* BEGIN EXCERPTED RECORDS *

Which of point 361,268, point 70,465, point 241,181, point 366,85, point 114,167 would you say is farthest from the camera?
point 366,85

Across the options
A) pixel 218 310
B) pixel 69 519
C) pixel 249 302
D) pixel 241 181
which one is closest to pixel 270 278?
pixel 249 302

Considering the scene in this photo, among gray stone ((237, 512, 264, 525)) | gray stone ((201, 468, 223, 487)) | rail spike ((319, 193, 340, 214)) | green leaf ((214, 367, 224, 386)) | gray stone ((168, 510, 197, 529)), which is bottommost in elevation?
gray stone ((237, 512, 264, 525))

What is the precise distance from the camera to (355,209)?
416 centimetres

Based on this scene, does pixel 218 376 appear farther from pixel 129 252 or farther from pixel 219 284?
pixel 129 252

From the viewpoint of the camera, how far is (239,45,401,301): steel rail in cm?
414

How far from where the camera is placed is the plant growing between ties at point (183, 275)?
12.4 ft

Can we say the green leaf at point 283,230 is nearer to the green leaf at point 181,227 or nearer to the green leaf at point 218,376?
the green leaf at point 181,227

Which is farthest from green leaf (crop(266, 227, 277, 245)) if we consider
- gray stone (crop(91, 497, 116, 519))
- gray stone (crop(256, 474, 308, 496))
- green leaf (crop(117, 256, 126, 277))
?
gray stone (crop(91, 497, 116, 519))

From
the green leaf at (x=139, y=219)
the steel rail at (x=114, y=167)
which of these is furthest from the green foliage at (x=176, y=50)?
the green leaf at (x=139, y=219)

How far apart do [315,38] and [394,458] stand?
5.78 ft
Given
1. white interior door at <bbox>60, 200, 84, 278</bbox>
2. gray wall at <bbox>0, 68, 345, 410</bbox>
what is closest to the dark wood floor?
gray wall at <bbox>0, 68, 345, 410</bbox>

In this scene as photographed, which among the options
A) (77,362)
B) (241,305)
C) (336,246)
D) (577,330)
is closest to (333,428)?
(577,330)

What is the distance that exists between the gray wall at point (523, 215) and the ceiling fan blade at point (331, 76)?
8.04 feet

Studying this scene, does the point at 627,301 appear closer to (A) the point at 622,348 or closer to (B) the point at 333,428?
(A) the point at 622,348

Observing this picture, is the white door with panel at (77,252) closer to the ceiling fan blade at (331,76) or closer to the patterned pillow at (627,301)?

* END EXCERPTED RECORDS *
* BEGIN EXCERPTED RECORDS *

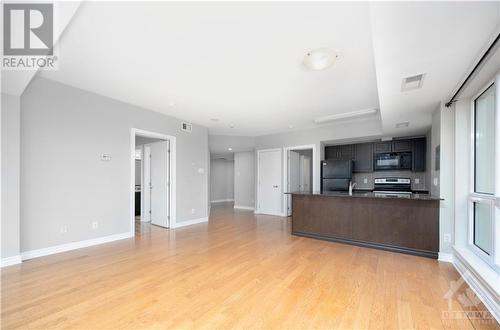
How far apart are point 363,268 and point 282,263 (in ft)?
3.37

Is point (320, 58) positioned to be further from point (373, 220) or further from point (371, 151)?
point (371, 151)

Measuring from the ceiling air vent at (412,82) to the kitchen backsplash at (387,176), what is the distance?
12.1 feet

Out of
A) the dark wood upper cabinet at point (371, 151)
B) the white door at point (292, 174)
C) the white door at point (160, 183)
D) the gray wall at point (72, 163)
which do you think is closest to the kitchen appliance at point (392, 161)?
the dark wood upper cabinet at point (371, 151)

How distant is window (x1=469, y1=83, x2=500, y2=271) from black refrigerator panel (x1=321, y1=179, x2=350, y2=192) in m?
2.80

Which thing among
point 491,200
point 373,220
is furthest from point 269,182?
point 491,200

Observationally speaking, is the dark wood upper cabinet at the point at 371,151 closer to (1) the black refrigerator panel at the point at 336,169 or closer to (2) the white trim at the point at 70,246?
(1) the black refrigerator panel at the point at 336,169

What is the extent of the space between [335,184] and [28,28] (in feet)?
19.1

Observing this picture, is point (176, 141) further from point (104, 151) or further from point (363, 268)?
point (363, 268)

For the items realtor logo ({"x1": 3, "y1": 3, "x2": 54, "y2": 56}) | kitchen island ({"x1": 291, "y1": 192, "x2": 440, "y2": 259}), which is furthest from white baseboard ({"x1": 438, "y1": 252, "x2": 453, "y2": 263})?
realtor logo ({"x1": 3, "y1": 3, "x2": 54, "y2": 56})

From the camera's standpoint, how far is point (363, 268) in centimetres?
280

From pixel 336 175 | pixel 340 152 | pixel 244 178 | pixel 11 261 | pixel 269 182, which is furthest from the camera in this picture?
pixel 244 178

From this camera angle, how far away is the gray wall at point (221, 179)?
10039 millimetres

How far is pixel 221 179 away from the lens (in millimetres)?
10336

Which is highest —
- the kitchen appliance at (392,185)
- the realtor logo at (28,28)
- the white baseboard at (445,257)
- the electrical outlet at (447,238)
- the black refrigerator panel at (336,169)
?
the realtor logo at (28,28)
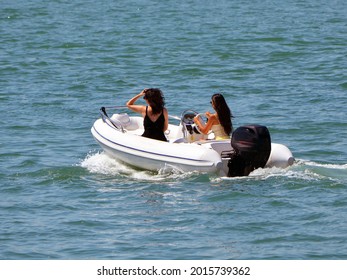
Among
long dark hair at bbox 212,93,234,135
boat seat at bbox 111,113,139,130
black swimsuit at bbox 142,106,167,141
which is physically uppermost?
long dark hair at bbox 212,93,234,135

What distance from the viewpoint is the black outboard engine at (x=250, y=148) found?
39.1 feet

* END EXCERPTED RECORDS *

Report how many lines of the records above contain the string "blade", counting only matches in that exact case. Give the number alone.

[REPLY] 2